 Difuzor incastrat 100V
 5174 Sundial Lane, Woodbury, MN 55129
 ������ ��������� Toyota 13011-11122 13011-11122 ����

________________________________________

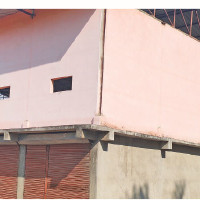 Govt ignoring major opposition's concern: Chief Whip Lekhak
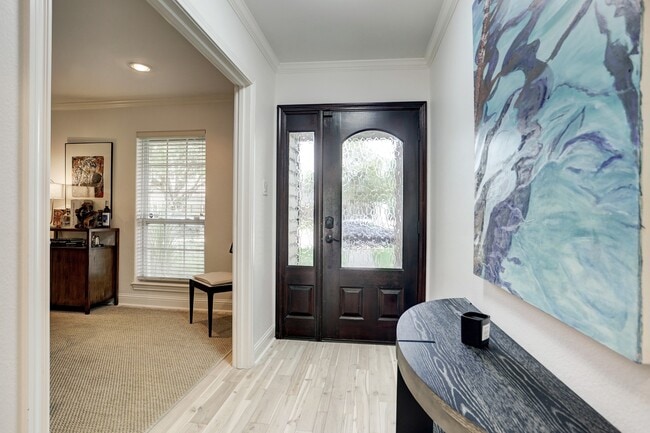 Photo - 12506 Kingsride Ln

________________________________________

Among the entries above, find the line with "Difuzor incastrat 100V" and the line with "13011-11122 13011-11122 ����"; give again exactly these two lines and all lines between them.

 Difuzor incastrat 100V
 5174 Sundial Lane, Woodbury, MN 55129
 ������ ��������� Toyota 13011-11122 13011-11122 ����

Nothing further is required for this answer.